Text shown.
*** Begin section ***

## the large half now

**T**he little half puzzle proposed a “dumb’ solution in that players play a minimax strategy. There are 34 starting values less than 100 guaranteeing a sure win to dumb players. If instead the players maximise their choice at each step, the R code looks like this:

solveO=function(n){ if (n<3){ solve=(n==2)}else{ solve=(!(solveO(n-1)))||(!solveO(ceiling(n/2)))} solve}

and there are now 66 (=100-34, indeed!) starting values for which the starting player can win.

**I**ncidentally, I typed

> solveO(1113) Error: evaluation nested too deeply: infinite recursion / options(expressions=)?

which shows R cannot handle heavy recursion without further programming. Testing for the upper limit, I found that the largest acceptable value is 555 (which takes forever to return a value, predicted at more than one hour by a linear regression on the run times till 300…).

*** End section ***

Listed entries.
*** Begin section ***

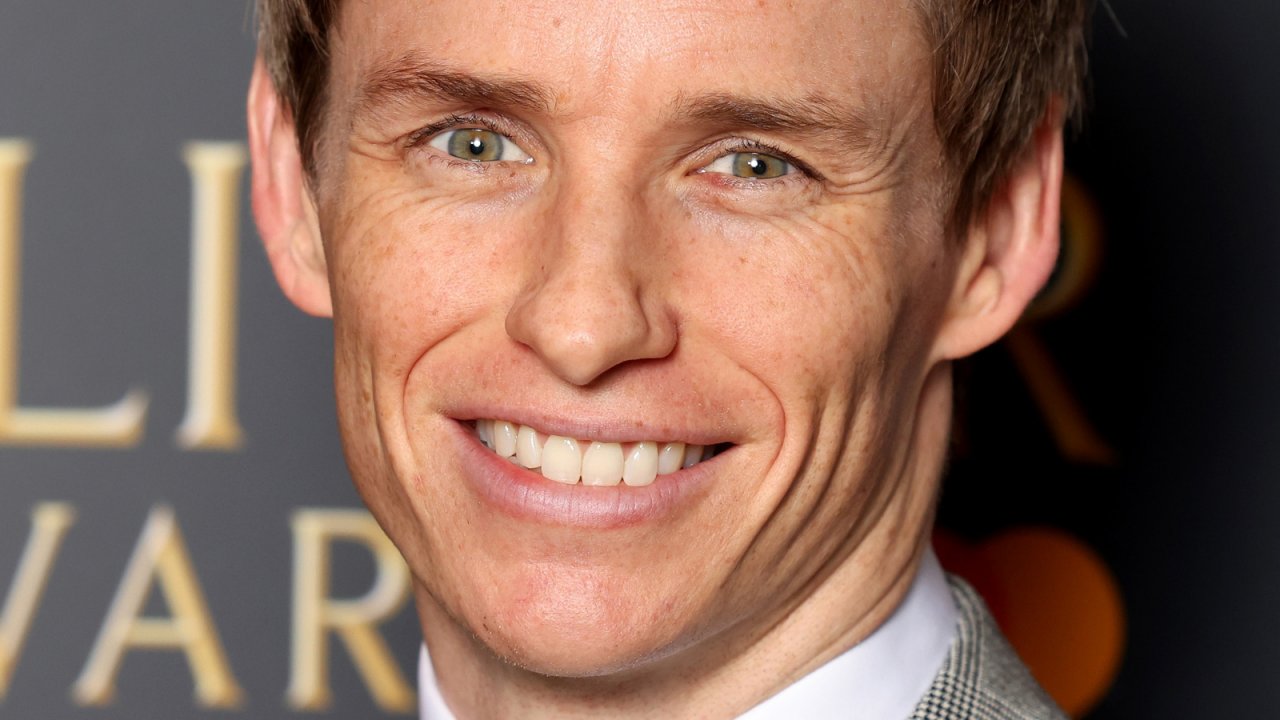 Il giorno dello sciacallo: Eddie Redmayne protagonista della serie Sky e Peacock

*** End section ***
*** Begin section ***

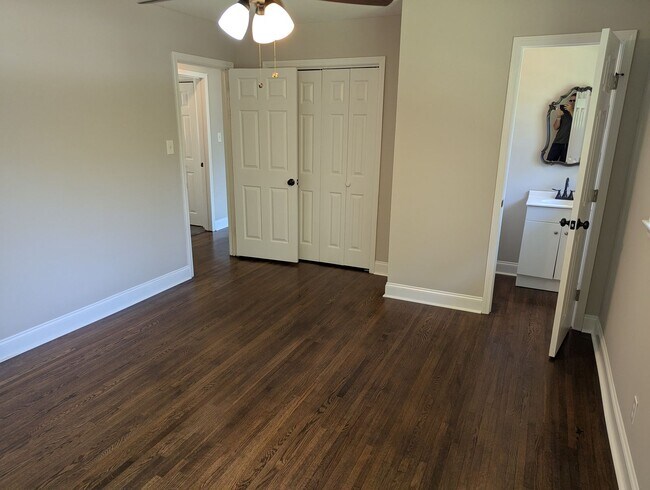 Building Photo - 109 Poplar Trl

*** End section ***
*** Begin section ***

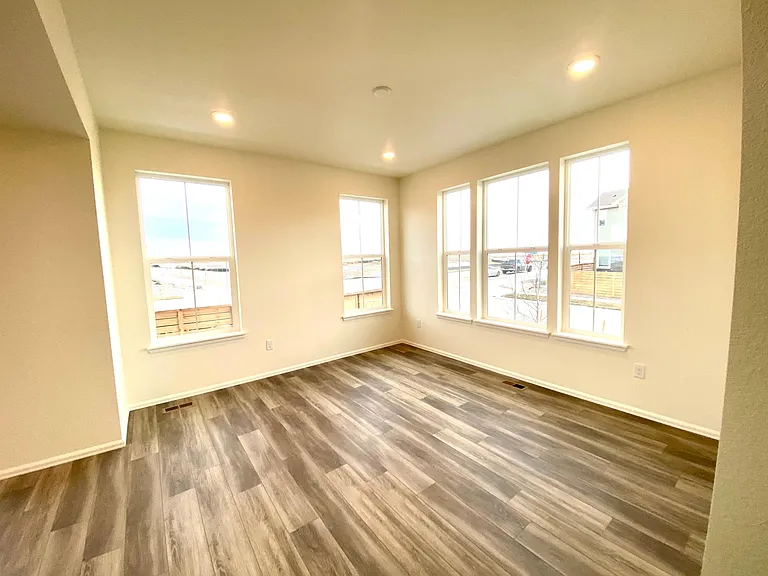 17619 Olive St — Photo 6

*** End section ***

Work to complete.
1. Answer from the puzzle post:
(a) For dumb players, how many starting values below 100 guarantee a sure win?
(b) When players maximize their choice at each step, how many starting values let the starting player win?
(c) What is the largest value that solveO could accept?
2. Please translate this sentence from the puzzle post into Spanish: "There are 34 starting values less than 100 guaranteeing a sure win to dumb players."
3. Carry on the puzzle post from the point where it stops.

Numbered answers.
1.
(a) 34
(b) 66
(c) 555

2. Hay 34 valores iniciales menores que 100 que garantizan una victoria segura a los jugadores tontos.

3.
October 29, 2012 at 5:53 pm

Yup, too much overhead in R to do heavy recursion well. On the other hand, that’s probably not a very efficient way to code it anyways (too many duplicate calculations). Something like this is much speedier (apologies for inconsistent format):

temps <- rep(NA, 10000)

solveO<-function(n){

if (is.na(temps[[n]]))

{ if (n<=3){ solve=(n==2)}else{

solve=(!(solveO(n-1)))||(!solveO(ceiling(n/2)))}

temps[n] <<- solve

solve

} else

{ temps[n]

}

}

sum(mapply(solveO, 1:10000))